Soybean Weekly Comments May 3

Soybean Weekly Comments May 3

Soybeans traded mostly on the higher side in Monday’s choppy session. The market faded late in the day session but still closed with small gains. Last week’s export shipments at 9.2 MB were a marketing year low, but in the range of trade expectations as seasonally this is when Brazil’s exports take off. Technical buying and an oilseed worker strike in Argentina supported the market. Cargill’s head of Brazilian operations believe CONAB’s production estimate should be increased as “soybean harvest is not that much worse than last year.” CONAB is currently at 146.5 MMT vs. 154.6 MMT last year. USDA is currently estimated production of 155.0 MMT. Soybean planting is running ahead of average pace at 18% complete vs. 10% average. But this was at the low end of trade expectations, which ranged from 18% to 23%.

On Tuesday soybeans were lower overnight but got close to positive territory late in the overnight session. But the market then fell lower throughout the day session and closed sharply lower. Pressure came from faster than average planting progress in yesterday afternoon’s crop progress report with planting at 18% complete vs. 10% average. The sharply higher US dollar added pressure. Spillover pressure came from the 2nd day in a row of steep losses in the soybean oil market. Losses were limited by a strike of port and oilseed workers in Argentina which will slow movement of grain. In other South American news, Datagro raised their estimate of Brazil’s production by 1.6 MMT to 147.9 MMT. Currently, CONAB is at 146.5 MMT and USDA is at 155.0 MMT. Dr. Cordonnier left his South American production estimates unchanged with Brazil at 147.0 MMT and Argentina at 51.0 MMT.

In Wednesday’s session soybeans gapped lower at the start of the overnight session and then traded in a tight range. But the market climbed higher throughout the day session and closed with decent gains. Overnight losses came from reports that the oilseed and port workers in Argentina ended their strike. Forecasts for rain that will likely slow down planting supported the market in the day session. After the close USDA released their March crush report. March crush was 203.6 MB, lower than the average trade estimate of 206.0 MB and not quite enough to beat the all-time record of 204.3 MB from Dec. 2023. But it did set a record for the month of March, beating March 2023’s 198.0 MB.

On Thursday soybeans opened higher overnight and then added to the gains for the rest of the overnight and through the day session, closing sharply higher.

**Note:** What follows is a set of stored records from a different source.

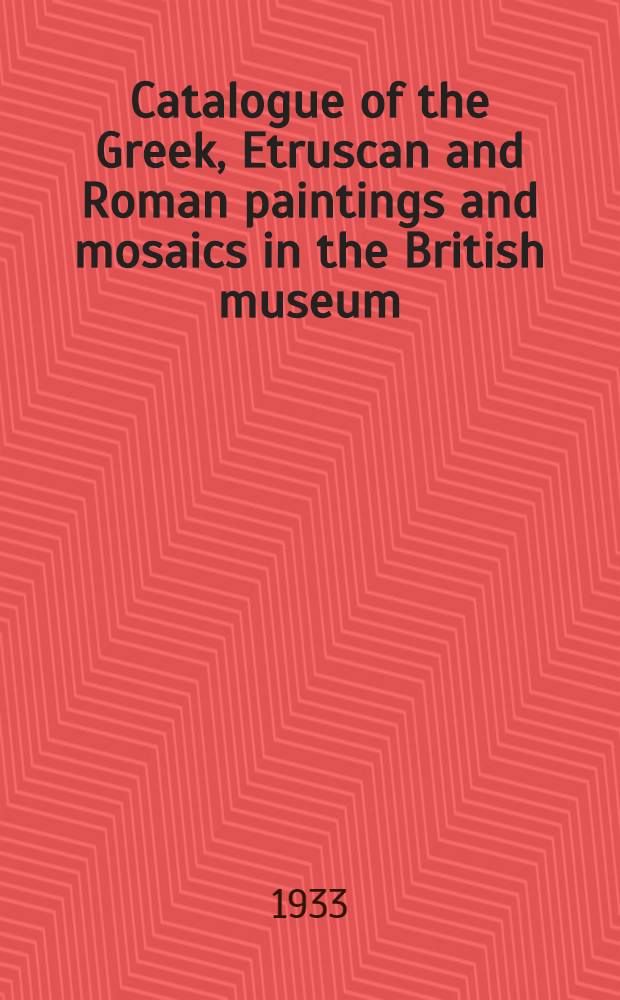 Catalogue of the Greek, Etruscan and Roman paintings and mosaics in the British museum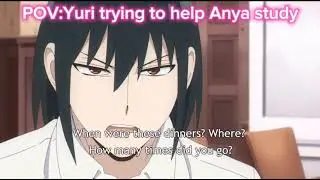 POV:Yuri trying to help Anya study #spyxfamily #random
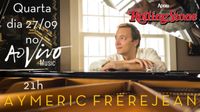 Aymeric Frerejean no Ao Vivo Music Bar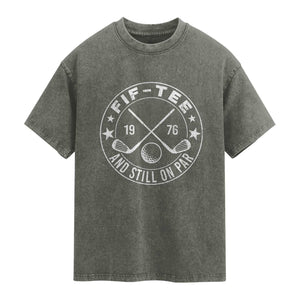 50th Birthday Golf Washed Cotton T-Shirt Vintage 1976 Fif Tee And Still On Par Golf Lover Gift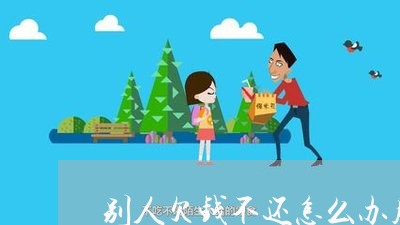 别人欠钱不还怎么办朋友圈/2023110820819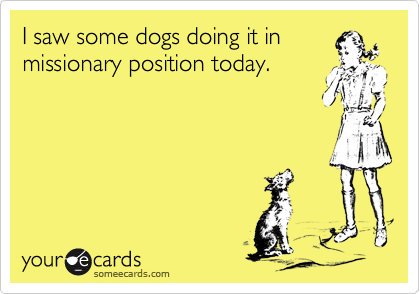 I saw some dogs doing it inmissionary position today.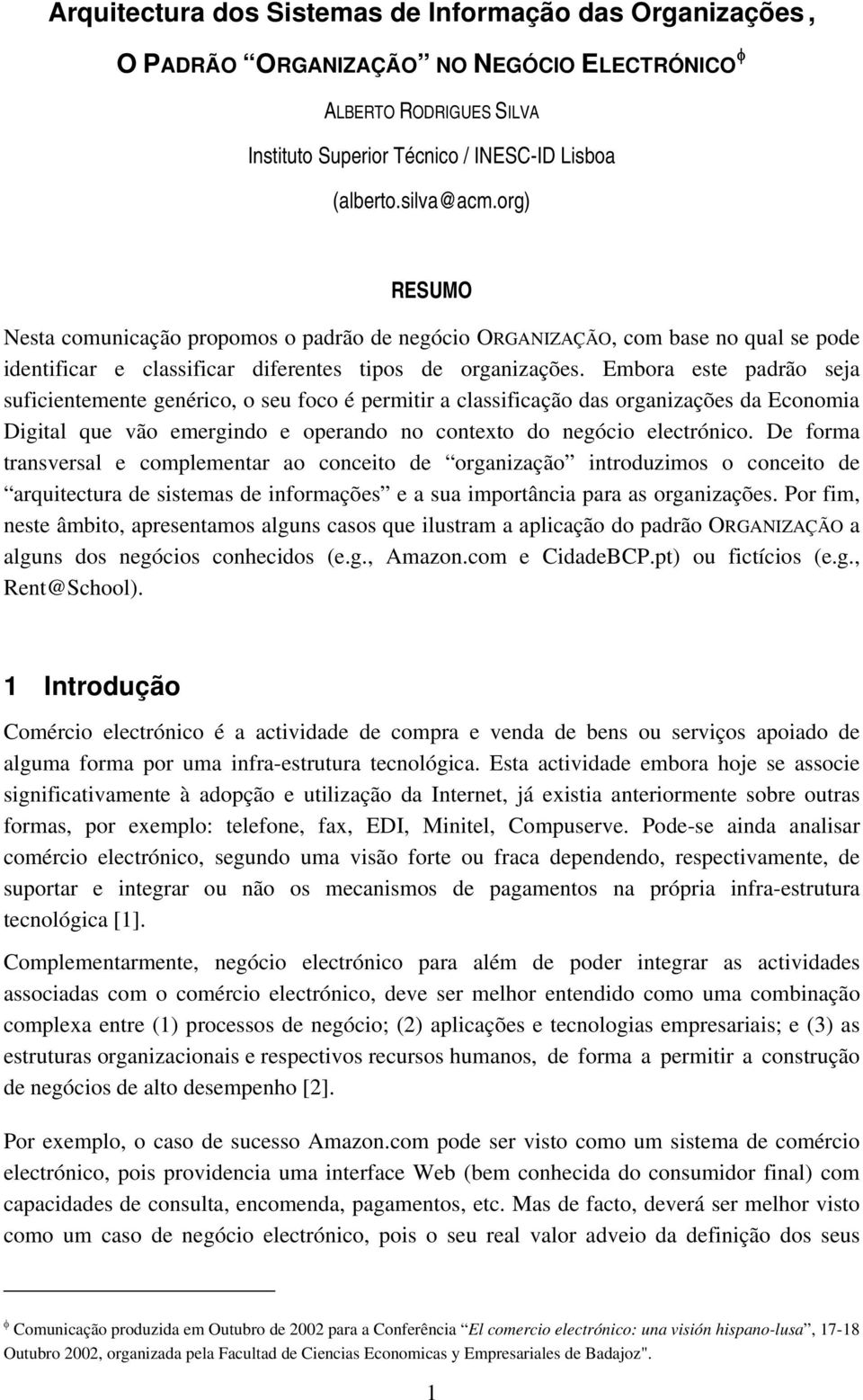 Embora este padrão seja suficientemente genérico, o seu foco é permitir a classificação das organizações da Economia Digital que vão emergindo e operando no contexto do negócio electrónico.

Support came from heavy rains in Brazil’s RGDS region yesterday. The state has 66% of its soybeans harvested and harvest is now at a standstill due to flooding and more rains are in the forecast. Early ideas are this will reduce their soybean production by 2 to 5 MMT. Rain and cool temps in the forecast for the Midwest that will slow planting added to the gains. Spillover support came from the sharply higher soybean meal market. Last week’s export sales were in the middle of the range of trade expectations. China is on holiday for the rest of the week, but that won’t matter much to the markets as their buying of US soybeans has been minimal lately.
There are about 6 weeks left in the seasonal tendency for soybeans to rally. Producers continue to target $12.35 to advance soybean sales.

Support for July soybeans is at $11.48 while resistance is at $12.45.

For the week, July soybeans were at $12.15 up 37.75 cents and Nov. soybeans were at $12.01 up 26.25 cents. July soybean meal was at $372.20 up $27.50 and July soybean oil was at $43.08 down $2.46.

For the month, July soybeans were down 42.25 cents and Nov. soybeans were down 26.75 cents. July soybean meal was up $10.90 and July soybean oil was down $5.47.